To do
1 > Answer these questions about the literature blog:
(a) Where did the writer find a free copy of the James Watt biography?
(b) Which professor, who had recently discovered the latent heat of steam, does the blog say Watt talked with?
(c) At which bookshop did the writer pick up The Alchemy of Air?
2 > Can you update the literature blog passage that starts at the words "And I have never" and ends after "build a steam engine.", putting "Google Books" in place of "Amazon Kindle"?
3 > How would the literature blog go on after its final sentence? Write the text that follows.

### Supplied text ###

My blog posts on Literature


Monday, 9 November 2020

James Watt - 10 - Ten books that influenced me



Not only is this the first book I have read about James Watt, it is the first book I have HEARD OF about James Watt. And who is the author? One of the greatest steel magnates of the nineteenth century, one of the most amazing industrialists, perhaps the richest man of his time

Writing about one of the most transformational people in human history.

And I have never seen any book in a bookshop about either of them, or even any mention. I only stumbled on to this copy as a free version on Amazon Kindle(it is still free for download)

The story of James Watt and his improvement of the steam engine is far more fascinating than the cute legend we hear about Watt watching a kettle boil and being inspired to build a steam engine.

From Archimedes to Aristarchus, Baudhayana to Bodhidharma to Bhaskaracharya, Cai Lun to al Hazen, and Leonardo da Vinci to Isaac Newton, plenty of astoundingly brilliant people throughout history have watched water boil, (legend has it Bodhidharma was the first to boil tea itself)... but none of them invented a steam engine.

I first read in a casual browsing of a book about the history of science that Watt's great invention was the "external condenser", which vastly improved earlier steam engines made by Denis Papin, Thomas Newcomen etc. (That same week I also discovered why Edison was different from the others working on the electric

Carnegie wrote a marvelous biography, worthy of any professional writer. He maybe the best billionaire biographer the world has produced. He does mention the kettle story, but goes into the struggles Watt faced, his discovery of latent heat, a discussion with a friend, Prof Joseph Black, who had very recently discovered latent heat of steam himself, and Watt's marvelous tinkering and experiments and improvements and brilliant insight, which led to the external condenser, and made the steam engine useful and productive; and perhaps the most transformational device the world had seen since the discovery of glass and lenses a few centuries earlier. Far more impactful than the lens, though (not many scientists may agree - they seem to think the telescope deserves that honor).

The book also discusses how much Watt had to be a hands on person, because how hard it was for him to train others to understand his steam engine and operate it, and how sadly England suffered so depressingly from alcoholism, which probably retarded the Industrial revolution for a couple of decades at least.

I first read in a casual browsing of a book about the history of science that Watt's great invention was the "external condenser", which vastly improved earlier steam engines made by Denis Papin, Thomas Newcomen etc. (That same week I also discovered why Edison was different from the others working on the electric bulb, but that's another story).

But the fact that a biography of one of the greatest engineers was written by the richest man in the world; and a century later, the book is practically forgotten; seems astounding to me   - too much Ajivika, too much Wallace. So this is my choice.

Related Links

My essays on Literature

My essays on Inventors and Discoverers

Bill Gates review of a book on Steam engines



Saturday, 31 October 2020

The Alchemy of Air - 9 - Ten books that influenced me



I picked up this book from the now defunct Landmark bookshop at Spencer’s, along with Darwin’s Armada by Iain McCalman. The latter book was extraordinarily delightful and informative, describing the ocean voyages of four scientists, all biologists. I knew about Darwin and Wallace (my blog is named after Wallace), their co-discovery of Natural Selection, and the great divergence in their fame and fortunes. I also knew a bit about Thomas Huxley, famously called Darwin’s Bulldog. But the book gave very detailed information about their backgrounds, their voyages, adventures, travails, mishaps, discoveries, surprises, collaborations, friendships, mutual admiration, Wallace falling out of favour; absolutely riveting stories of nineteenth century biology, some of which I knew.

### Supplied entries ###

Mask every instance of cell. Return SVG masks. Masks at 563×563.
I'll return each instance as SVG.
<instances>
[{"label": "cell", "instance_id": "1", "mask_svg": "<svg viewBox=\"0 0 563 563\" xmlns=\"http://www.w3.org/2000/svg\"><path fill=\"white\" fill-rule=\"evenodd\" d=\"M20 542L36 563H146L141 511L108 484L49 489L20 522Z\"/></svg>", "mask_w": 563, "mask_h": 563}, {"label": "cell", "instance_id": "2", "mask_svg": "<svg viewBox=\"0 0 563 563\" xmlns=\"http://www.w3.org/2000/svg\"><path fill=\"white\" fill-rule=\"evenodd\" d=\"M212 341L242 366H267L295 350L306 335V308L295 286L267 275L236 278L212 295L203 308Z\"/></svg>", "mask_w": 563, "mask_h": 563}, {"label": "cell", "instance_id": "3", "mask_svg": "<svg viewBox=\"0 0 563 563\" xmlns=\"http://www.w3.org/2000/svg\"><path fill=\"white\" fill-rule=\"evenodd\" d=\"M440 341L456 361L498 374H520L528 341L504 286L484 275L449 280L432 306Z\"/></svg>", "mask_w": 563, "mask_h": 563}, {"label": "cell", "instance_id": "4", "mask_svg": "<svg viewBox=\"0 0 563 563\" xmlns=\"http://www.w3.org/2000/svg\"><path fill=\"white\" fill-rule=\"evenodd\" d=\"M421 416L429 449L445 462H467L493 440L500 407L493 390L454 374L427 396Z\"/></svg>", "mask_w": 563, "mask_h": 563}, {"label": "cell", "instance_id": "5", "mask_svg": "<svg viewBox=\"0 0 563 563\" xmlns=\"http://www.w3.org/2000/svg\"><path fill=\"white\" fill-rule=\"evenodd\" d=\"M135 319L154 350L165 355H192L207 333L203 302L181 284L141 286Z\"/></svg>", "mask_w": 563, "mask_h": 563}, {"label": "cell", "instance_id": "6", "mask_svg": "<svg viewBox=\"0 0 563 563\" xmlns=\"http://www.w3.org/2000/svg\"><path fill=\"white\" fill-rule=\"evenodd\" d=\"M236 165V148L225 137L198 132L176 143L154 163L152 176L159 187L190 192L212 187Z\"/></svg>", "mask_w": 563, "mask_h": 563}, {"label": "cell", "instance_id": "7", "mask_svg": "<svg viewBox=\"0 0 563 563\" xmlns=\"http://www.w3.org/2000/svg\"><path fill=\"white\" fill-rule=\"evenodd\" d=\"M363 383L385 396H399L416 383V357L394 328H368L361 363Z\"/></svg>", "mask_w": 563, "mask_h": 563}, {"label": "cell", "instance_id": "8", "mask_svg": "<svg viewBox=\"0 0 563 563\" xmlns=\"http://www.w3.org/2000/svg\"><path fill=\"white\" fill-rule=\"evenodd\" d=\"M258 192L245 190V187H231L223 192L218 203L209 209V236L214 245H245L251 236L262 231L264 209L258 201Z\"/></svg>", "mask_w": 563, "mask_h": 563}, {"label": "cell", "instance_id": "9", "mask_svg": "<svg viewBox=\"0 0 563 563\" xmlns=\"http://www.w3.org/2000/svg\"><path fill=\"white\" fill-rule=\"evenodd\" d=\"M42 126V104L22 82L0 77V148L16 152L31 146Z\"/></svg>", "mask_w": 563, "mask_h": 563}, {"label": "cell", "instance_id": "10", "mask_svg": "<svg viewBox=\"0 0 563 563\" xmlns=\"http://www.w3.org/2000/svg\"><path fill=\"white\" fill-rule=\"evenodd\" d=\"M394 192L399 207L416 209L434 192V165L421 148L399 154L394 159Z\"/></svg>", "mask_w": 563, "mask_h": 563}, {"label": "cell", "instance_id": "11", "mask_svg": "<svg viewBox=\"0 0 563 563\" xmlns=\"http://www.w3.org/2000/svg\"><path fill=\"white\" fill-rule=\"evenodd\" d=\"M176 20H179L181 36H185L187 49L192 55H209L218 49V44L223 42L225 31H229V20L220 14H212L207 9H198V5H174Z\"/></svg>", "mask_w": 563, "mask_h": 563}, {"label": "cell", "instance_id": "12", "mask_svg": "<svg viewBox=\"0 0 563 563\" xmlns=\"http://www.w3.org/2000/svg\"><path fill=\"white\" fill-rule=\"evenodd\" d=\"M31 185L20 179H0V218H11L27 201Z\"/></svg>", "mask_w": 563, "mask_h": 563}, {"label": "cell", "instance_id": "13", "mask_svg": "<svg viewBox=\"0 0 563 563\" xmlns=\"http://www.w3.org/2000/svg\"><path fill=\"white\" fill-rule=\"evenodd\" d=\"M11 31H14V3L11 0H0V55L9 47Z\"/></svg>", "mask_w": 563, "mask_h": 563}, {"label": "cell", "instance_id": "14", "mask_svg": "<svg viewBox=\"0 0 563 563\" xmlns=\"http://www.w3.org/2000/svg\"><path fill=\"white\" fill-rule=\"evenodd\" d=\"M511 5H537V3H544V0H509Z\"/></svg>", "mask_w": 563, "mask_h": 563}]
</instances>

###

Answers by task
1 >
(a) As a free version on Amazon Kindle.
(b) Prof Joseph Black.
(c) The now defunct Landmark bookshop at Spencer's.

2 >
And I have never seen any book in a bookshop about either of them, or even any mention. I only stumbled on to this copy as a free version on Google Books(it is still free for download)

The story of James Watt and his improvement of the steam engine is far more fascinating than the cute legend we hear about Watt watching a kettle boil and being inspired to build a steam engine.

3 >
Of Fritz Haber and Carl Bosch, the heroes of Thomas Hager’s book, I knew nothing. My friend and high school chemistry teacher Mohan Krishnamurthy, says he spent a month teaching the Haber-Bosch process to his students, but I don’t remember reading it at all in school.

Or ever hearing about it. Anywhere.

I only vaguely knew that NKP, Nitrogen(N) Potassium(K) and Phosphorus(P) are important elements in fertilizers.

Hager’s book was eye opening in every single way. About agriculture, about chemistry, chemical engineering, about Germany, German industry, industrial espionage, guano, South America, the first and second world wars – I learnt so much about everyone of these areas. Along with Guns, Germs and Steel and Sivakamiyin Sabatham, I rank it the most informative in multiple domains that book I have read. A year or so later, I found his other book, The Demon under the Microscope, equally amazing, informative, and brilliantly narrated.

Hager talks about how vital nitrogen is to life – it is an essential element in every protein, in DNA, so in every plant and animal cell. But while Earth’s atmosphere is 80% nitrogen, it is in a form unusable except by a few microbes, or when it is transformed by lightning into usable nitrogen compounds. (This raises questions about evolution about which there are no books or any research that I have come across.)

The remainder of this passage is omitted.